Die Karten sind in Flushing Meadows klar verteilt: Novak Djokovic könnte mit einem Triumph bei den US Open nicht nur als erster Spieler seit Rod Laver vor 52 Jahren den Grand Slam fixieren, sondern würde zugleich mit seinem 21. Major-Titel zum alleinigen Rekordmann aufsteigen. In Abwesenheit von Roger Federer, Rafael Nadal und Titelverteidiger Dominic Thiem (allesamt verletzt) gelten Daniil Medwedew, Stefanos Tsitsipas und Alexander Zverev als jene Herrschaften, die dem „Djoker“ auf seinem Weg zur endgültigen Tennis-Unsterblichkeit wohl noch am ehesten ein Bein stellen könnten.

Vor allem auf den Auftritt von Zverev darf man gespannt sein.
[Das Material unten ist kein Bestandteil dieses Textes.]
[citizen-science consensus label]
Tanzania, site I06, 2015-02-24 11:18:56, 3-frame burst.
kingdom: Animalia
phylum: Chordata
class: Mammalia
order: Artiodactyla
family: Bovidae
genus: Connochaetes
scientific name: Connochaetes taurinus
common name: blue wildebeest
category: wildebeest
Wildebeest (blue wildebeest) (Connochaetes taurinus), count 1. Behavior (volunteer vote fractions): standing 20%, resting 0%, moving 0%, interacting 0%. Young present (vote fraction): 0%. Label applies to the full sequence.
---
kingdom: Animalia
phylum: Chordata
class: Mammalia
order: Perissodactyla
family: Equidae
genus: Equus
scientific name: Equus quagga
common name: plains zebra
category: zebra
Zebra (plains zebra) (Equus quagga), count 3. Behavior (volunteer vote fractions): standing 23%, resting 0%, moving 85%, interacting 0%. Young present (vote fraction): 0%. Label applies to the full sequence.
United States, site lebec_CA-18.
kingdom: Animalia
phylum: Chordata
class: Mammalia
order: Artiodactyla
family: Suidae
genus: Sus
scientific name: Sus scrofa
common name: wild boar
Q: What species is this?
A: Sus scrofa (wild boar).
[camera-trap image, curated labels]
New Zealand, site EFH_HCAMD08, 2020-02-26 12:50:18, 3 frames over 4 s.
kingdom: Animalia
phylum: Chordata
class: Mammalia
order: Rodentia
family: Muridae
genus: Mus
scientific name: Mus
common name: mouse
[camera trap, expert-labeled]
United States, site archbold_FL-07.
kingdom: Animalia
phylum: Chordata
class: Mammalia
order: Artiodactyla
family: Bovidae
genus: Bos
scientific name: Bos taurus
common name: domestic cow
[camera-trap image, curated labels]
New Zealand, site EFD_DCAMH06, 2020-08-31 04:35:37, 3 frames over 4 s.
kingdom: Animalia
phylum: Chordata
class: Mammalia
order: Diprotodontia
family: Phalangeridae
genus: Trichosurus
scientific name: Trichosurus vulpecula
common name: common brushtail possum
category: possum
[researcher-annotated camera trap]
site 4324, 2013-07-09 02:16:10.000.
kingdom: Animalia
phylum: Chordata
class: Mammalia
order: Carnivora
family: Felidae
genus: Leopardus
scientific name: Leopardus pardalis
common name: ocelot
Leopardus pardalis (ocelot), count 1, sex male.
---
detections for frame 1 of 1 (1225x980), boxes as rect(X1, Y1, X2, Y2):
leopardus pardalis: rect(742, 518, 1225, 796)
Hatte der Deutsche im vorjährigen Endspiel gegen Thiem noch im Tiebreak des Entscheidungssatzes das bittere Nachsehen, so strotzt der 24-Jährige derzeit vor Selbstvertrauen. Nach seinem Triumph bei den Olympischen Spielen, wo er im Halbfinale überraschend Djokovics Traum vom möglichen Golden Slam platzen ließ, schnappte sich der Hamburger auch den Masters-Titel von Cincinnati und gilt damit als heißer Anwärter auf die Tennis-Krone im „Big Apple“.

Zusätzlichen Rückenwind erhielt Zverev, der heute gegen US-Raketenaufschläger Sam Querrey ins Turnier startet und im Halbfinale auf den Weltranglistenersten Djokovic treffen könnte, erst letzten Freitag, als ihn ein Gericht von den Vorwürfen des körperlichen und mentalen Missbrauchs seiner Ex-Freundin Olga Scharipowa freisprach. „Das Gericht ist unseren Argumenten gefolgt und stellt fest, dass die erhobenen Anschuldigungen verleumderisch und falsch sind. Ich bestreite kategorisch und eindeutig, Olga missbraucht zu haben“, verlautbarte der Weltranglistenvierte in den sozialen Medien. Zudem erwirkte Zverev eine einstweilige Verfügung, die es der Russin oder anderen Personen untersagt, gegenteilige Behauptungen aufzustellen.

Die 24-jährige Scharipowa, die als Fotografin arbeitet, hatte in Zusammenarbeit mit dem renommierten US-Tennisjournalisten Ben Rothenberg erst kürzlich wie bereits vor knapp einem Jahr schwere Vorwürfe gegen Zverev vorgebracht. So hätte sie der Tennisstar unter anderem 2019 während des Shanghai-Masters im Hotelzimmer am Hals gepackt, gegen die Wand geworfen und geschlagen. Ein anderes Mal soll Zverev gesagt haben, er wünschte sich, sie würde sterben.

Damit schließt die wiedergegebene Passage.